Кино, культура и дух времени - стр. 29
Для молодых еврейских иммигрантов нет ничего необычного в желании полностью ассимилироваться, – пишет Гейблер, – но эту группу отличало фанатическое, даже можно сказать патологическое желание упасть в объятья Америки и полностью забыть свое прошлое80.
Пожалуй, самым ярким представителем этой группы был Луис Б. Майер, вторая буква M в названии студии MGM – Metro-Goldwyn-Mayer. Его в равной степени любили и ненавидели. Он мог быть добрым, сентиментальным и заботливым папашей для своих любимых актеров и режиссеров. «Для меня, – вспоминала Джоан Кроуфорд, – он был и отцом, и лучшим другом. Джуди Гарленд и Лана Тёрнер всегда бежали к нему, когда у них возникали проблемы»81.
Гейблер рассказывает историю, как режиссер Пандро Берман принес ему сценарий антифашистского фильма «Седьмой крест»82. Голливудские евреи избегали антифашистских тем, чтобы никто не мог сказать: «Своими разборками с Гитлером они втягивают Америку в войну». «Ты совершаешь большую ошибку, – сказал Майер, – идея ужасная. Но ты мой мальчик. Если очень хочешь – делай»83.

**Список заданий**
A – Ответьте на вопросы по отрывку о Луисе Б. Майере:
(i) Какой буквой в названии студии MGM был Майер?
(ii) Кем, по воспоминаниям Джоан Кроуфорд, он для нее был?
(iii) Какой антифашистский фильм упоминается в отрывке?
B – Перепечатайте из отрывка о Луисе Б. Майере фрагмент начиная со слов «Кино, культура и» и заканчивая словами «забыть свое прошлое80.» включительно.
C – Напишите продолжение отрывка о Луисе Б. Майере, начиная сразу после его последнего предложения.

**Набор данных**
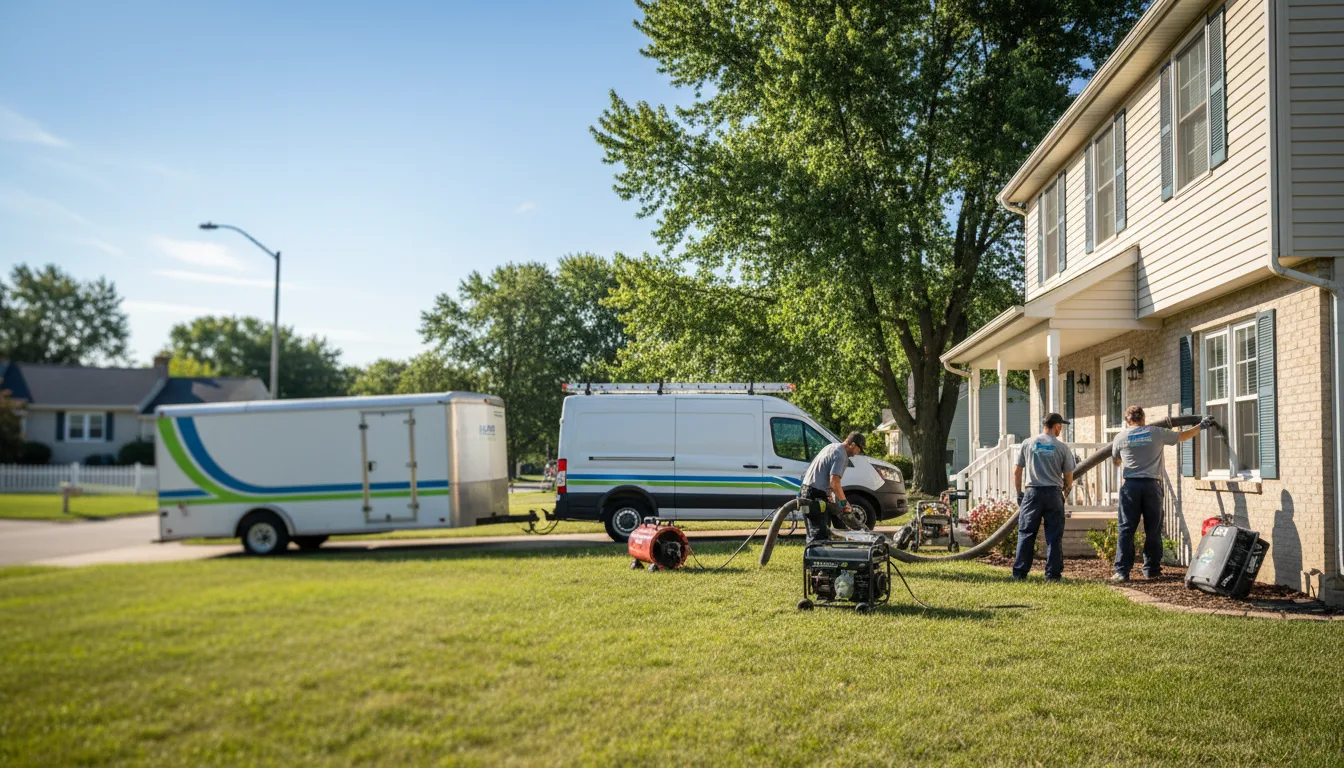 Flooded Basement Restoration And Cleanup With Repair in De Borgia, MT near me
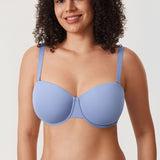 Women's Everyday Underwire Balconette Bra Brown Purple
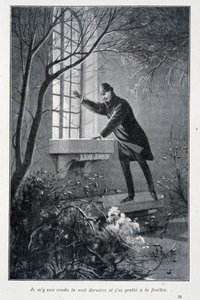 Dün gece gittim ve pencereyi kaşıdım, Conan Doyle
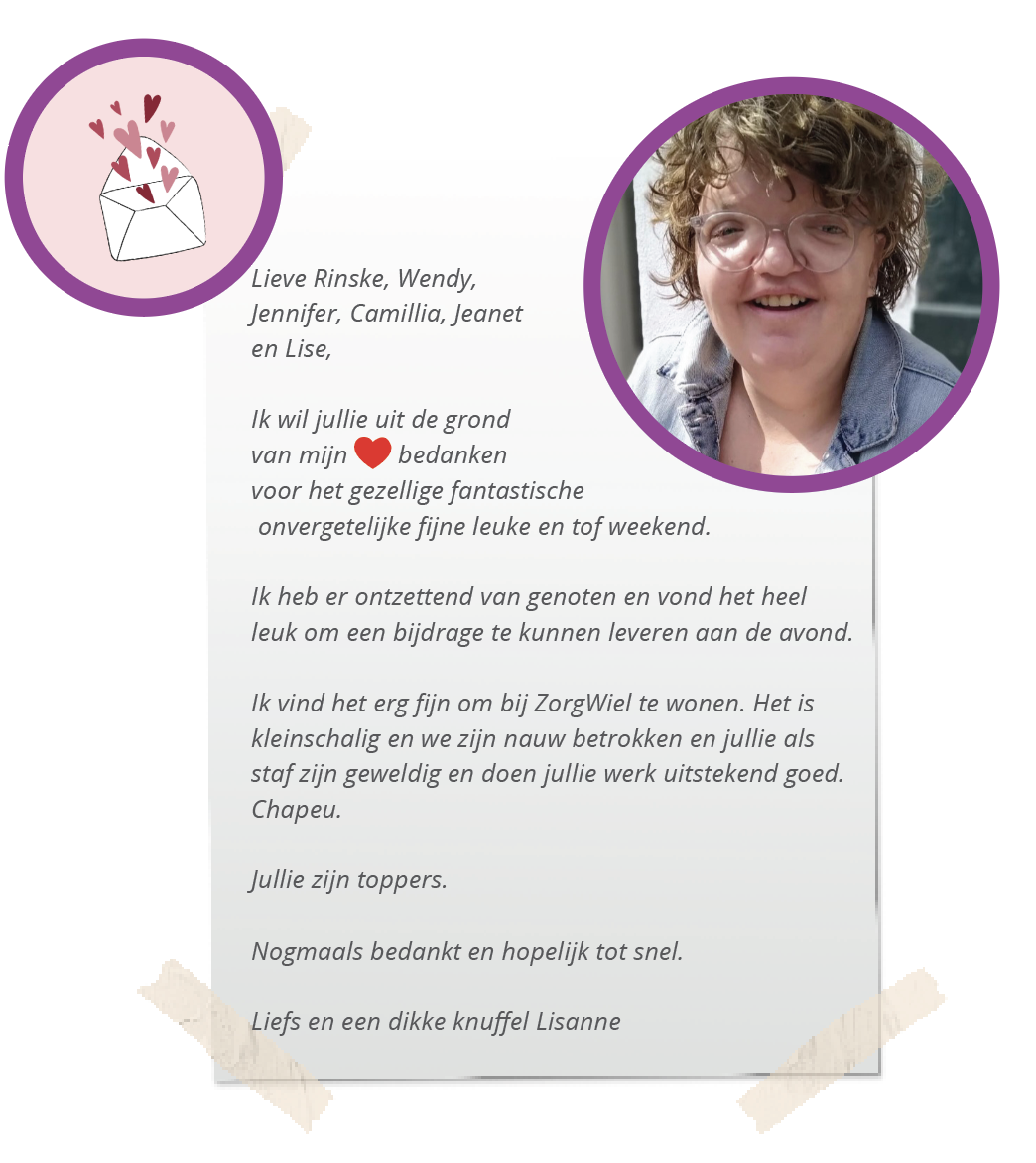 Afbeelding voor nieuwsbericht met titel: Bewonersweekend: Bijdrage van Lisanne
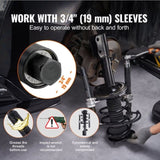Coil Compressor Tool, 2 pcs Heavy Duty Macpherson Strut Compressor Set, 2646 lbs Strut V952-LJSJZDHCZQSDQM65RV0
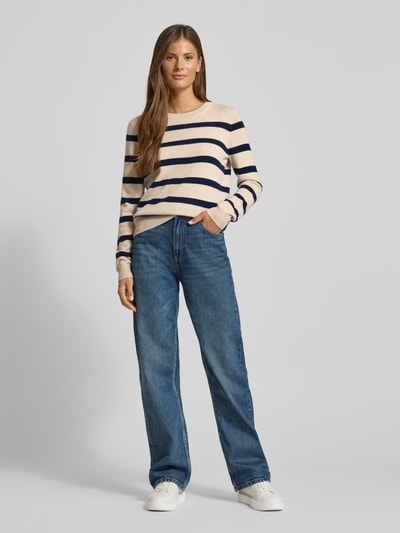 Christian Berg Woman Gebreide pullover van puur kasjmier Beige - 1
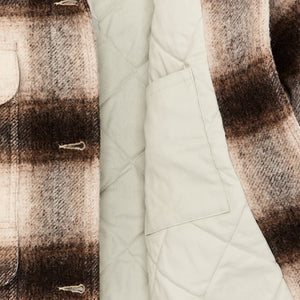 Kodiak shawl collar coat für damen von Filson | Cream / brown shadow (Beige)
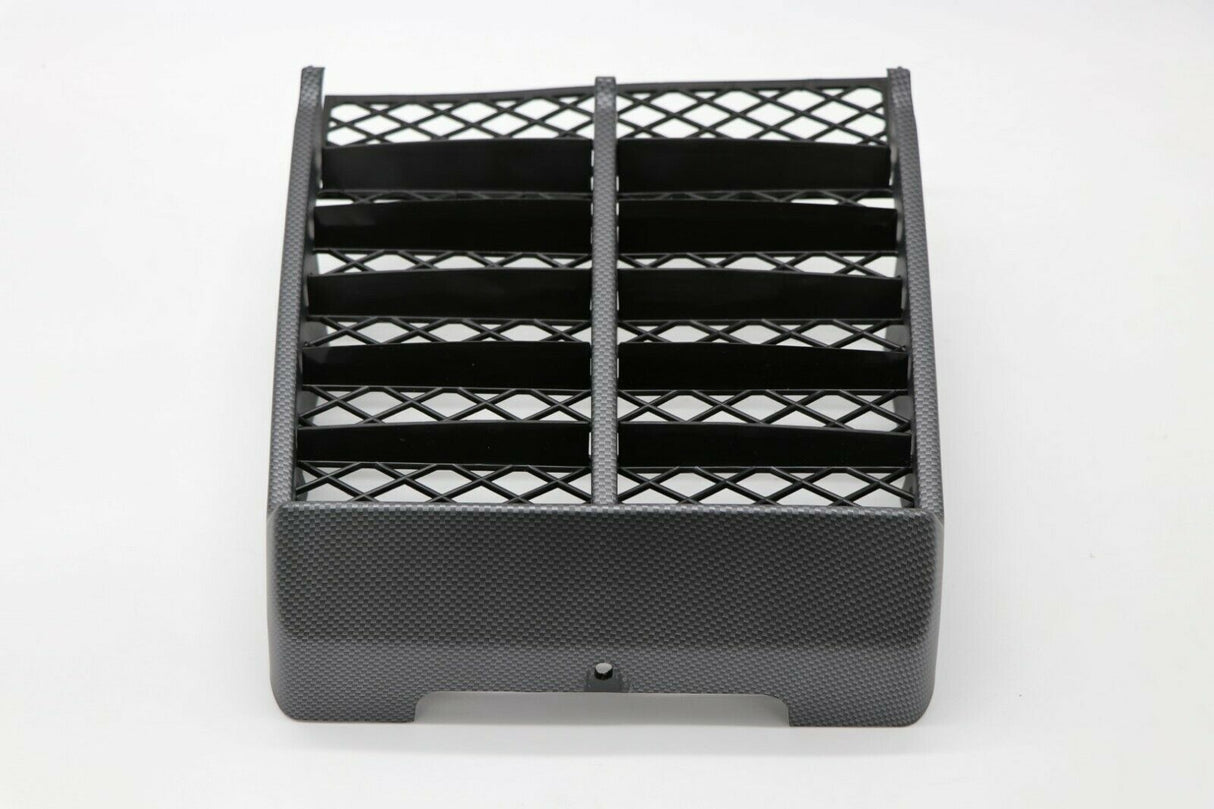 Yamaha Banshee grill plastic radiator cover CARBON FIBER SE SP 50th anniv MATTE 4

**Ответы**
A –
(i) Второй буквой M.
(ii) И отцом, и лучшим другом.
(iii) «Седьмой крест».

B –
Кино, культура и дух времени - стр. 29
Для молодых еврейских иммигрантов нет ничего необычного в желании полностью ассимилироваться, – пишет Гейблер, – но эту группу отличало фанатическое, даже можно сказать патологическое желание упасть в объятья Америки и полностью забыть свое прошлое80.

C –
Но Майер мог быть холодным и жестоким. «Дьявол во плоти, – говорила о нем актриса Хелен Хейс, – самый большой злодей, которого я встречала в жизни». С ней соглашался актер Ральф Беллами: «Еврейский Гитлер, фашист»84. Согласно легенде, самую убийственную фразу на похоронах Майера произнес его партнер Сэмюэл Голдвин (буква G в названии студии): «Почему так много людей пришли на его похороны? Они хотели убедиться, что он умер». Самые сложные отношения у Майера сложились с его партнером Ирвингом Тальбергом. Они нуждались друг в друге, что не мешало каждому стараться избавиться от другого85.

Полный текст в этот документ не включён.